Latimer v. S/A Industrias Reunidas F. Matarazzo, 91 F. Supp. 469 (S.D.N.Y. 1950)

U.S. District Court for the Southern District of New York - 91 F. Supp. 469 (S.D.N.Y. 1950)
May 22, 1950

91 F. Supp. 469 (1950)


United States District Court S. D. New York.

May 22, 1950.

Lord, Day & Lord, New York City, for plaintiff.

Newman & Bisco, New York City, for defendant.

NOONAN, District Judge.

This is a motion by defendant to dismiss this action on the ground of forum non conveniens.

The defendant herein had originally moved this court to dismiss the complaint *470 and to vacate the service of summons and complaint, on the ground that the defendant was not "doing business" within this district, so as to subject it to the jurisdiction of this court, and that service on the Brazil Export Corporation was not valid service on defendant.

The District Court granted this motion. However, on appeal to the Court of Appeals for the Second Circuit, the judgment of the District Court was reversed, Latimer v. S/A Industrias Reunidas F. Matarazzo, 2 Cir., 175 F.2d 184, 186, and the cause remanded with these instructions: "The court will assume that the defendant carries on a continuous business in New York, but it will hear the parties as to whether the circumstances are such as would support a plea, forum non conveniens, if it had so pleaded in an action where jurisdiction was unquestioned."

Therefore, the sole question before this court is whether the circumstances here present are such that this court should, in the exercise of its discretion and in the interest of justice, decline jurisdiction under the principle of forum non conveniens.

--- GOALS ---
1 > In the opinion, which law firm represented the plaintiff?
2 > Do these statements agree with the opinion? Answer yes or no for each and quote the deciding words. (a) The District Court denied the defendant's original motion. (b) The Court of Appeals for the Second Circuit reversed the District Court's judgment. (c) Lord, Day & Lord represented the defendant.
3 > Quote everything in the opinion from "The defendant herein" down to "service on defendant.".

--- DATASET ---
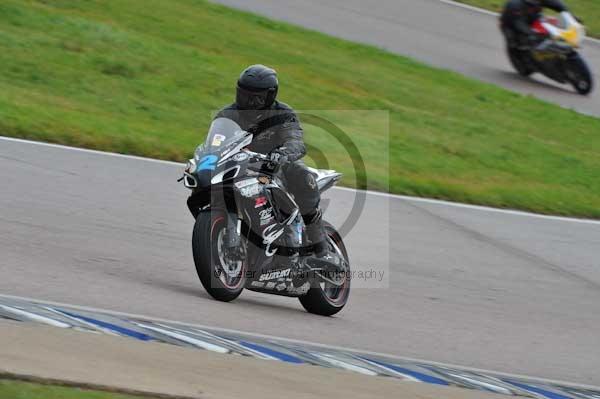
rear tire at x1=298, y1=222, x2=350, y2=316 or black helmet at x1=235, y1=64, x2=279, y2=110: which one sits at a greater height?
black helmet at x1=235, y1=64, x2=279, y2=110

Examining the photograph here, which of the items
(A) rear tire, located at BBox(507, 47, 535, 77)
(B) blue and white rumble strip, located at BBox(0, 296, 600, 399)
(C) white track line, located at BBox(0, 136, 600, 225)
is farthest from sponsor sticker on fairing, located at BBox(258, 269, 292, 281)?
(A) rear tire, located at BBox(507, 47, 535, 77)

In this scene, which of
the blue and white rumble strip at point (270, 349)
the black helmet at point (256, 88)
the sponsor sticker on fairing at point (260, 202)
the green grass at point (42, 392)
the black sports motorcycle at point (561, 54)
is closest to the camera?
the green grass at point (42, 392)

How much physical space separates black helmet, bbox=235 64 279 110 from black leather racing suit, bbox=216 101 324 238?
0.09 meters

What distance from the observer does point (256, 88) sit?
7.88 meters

--- ANSWERS TO EACH TASK ---
1 > Lord, Day & Lord, New York City.

2 >
(a) No: "The District Court granted this motion."
(b) Yes: "the judgment of the District Court was reversed"
(c) No: "Newman & Bisco, New York City, for defendant."

3 >
The defendant herein had originally moved this court to dismiss the complaint *470 and to vacate the service of summons and complaint, on the ground that the defendant was not "doing business" within this district, so as to subject it to the jurisdiction of this court, and that service on the Brazil Export Corporation was not valid service on defendant.